I am sensible I have dwelt too long on this head; I ought to speak less to you of your misfortunes, and of my own sufferings, for love of you. We tarnish the lustre of our most beautiful actions when we applaud them ourselves. This is true, and yet there is a time when we may with decency commend ourselves; when we have to do with those whom base ingratitude has stupefied, we cannot too much praise our own good actions. Now, if you were of this sort of men, this would be a home-reflection on you. Irresolute as I am, I still love you, and yet I must hope for nothing, I have renounced life, and stripped myself of every thing, but I find I neither have nor can renounce my Abelard. Though I have lost my lover, I still preserve my love. O vows! O convent! I have not lost my humanity under your inexorable discipline! You have not made me marble by changing my habit. My heart is not totally hardened by my perpetual imprisonment; I am still sensible to what has touched me, though, alas I ought not to be so. Without offending your commands, permit a lover to exhort me to live in obedience to your rigorous rules. Your yoke will be lighter, if that hand support me under it; your exercises will be amiable, if he shows me their advantage. Retirement, solitude! you will not appear terrible, if I may but still know I have any place in his memory. A heart which has been so sensibly affected as mine cannot soon be indifferent. We fluctuate long between love and hatred before we can arrive at a happy tranquillity, and we always flatter ourselves with some distant hope that we shall not be quite forgotten.
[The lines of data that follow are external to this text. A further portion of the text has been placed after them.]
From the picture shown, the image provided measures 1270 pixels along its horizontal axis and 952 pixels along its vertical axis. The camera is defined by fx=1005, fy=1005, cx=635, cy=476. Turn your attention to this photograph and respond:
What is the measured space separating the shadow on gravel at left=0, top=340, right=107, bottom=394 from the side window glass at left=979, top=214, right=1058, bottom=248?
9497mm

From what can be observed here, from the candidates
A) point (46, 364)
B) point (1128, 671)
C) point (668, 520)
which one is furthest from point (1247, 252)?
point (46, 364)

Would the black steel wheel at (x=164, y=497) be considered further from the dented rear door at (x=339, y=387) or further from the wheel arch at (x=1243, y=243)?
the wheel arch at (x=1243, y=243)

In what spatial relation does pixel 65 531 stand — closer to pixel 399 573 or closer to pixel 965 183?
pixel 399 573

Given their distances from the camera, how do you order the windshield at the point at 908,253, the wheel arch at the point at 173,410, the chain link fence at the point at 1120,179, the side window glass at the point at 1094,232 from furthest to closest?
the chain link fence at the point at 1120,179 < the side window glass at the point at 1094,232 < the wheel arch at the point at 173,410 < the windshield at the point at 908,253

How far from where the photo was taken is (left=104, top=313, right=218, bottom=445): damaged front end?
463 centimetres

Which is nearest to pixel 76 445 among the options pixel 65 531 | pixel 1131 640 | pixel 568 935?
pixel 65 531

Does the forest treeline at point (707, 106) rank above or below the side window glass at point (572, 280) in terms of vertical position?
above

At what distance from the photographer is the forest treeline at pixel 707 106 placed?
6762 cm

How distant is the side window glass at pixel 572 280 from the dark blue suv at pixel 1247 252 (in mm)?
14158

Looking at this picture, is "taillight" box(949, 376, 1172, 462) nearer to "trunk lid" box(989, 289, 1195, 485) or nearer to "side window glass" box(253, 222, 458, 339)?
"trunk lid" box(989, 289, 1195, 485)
Yes, Abelard, I conjure you by the chains I bear here to ease the weight of them, and make them as agreeable as I wish they were to me. Teach me the maxims of divine love. Since you have forsaken me, I glory in being wedded to Heaven. My heart adores that title, and disdains any other. Tell me how this divine love is nourished, how it operates, and purifies itself. When we were tossed in the ocean of the world, we could hear of nothing but your verses, which published every where our joys and our pleasures: now we are in the haven of grace, is it not fit that you should discourse to me of this happiness, and teach me every thing which might improve and heighten it? Shew me the same complaisance in my present condition as you did when we were in the world. Without changing the ardour of our affections, let us change their object; let us leave our songs, and sing hymns; let us lift up our hearts to God, and have no transports but for his glory.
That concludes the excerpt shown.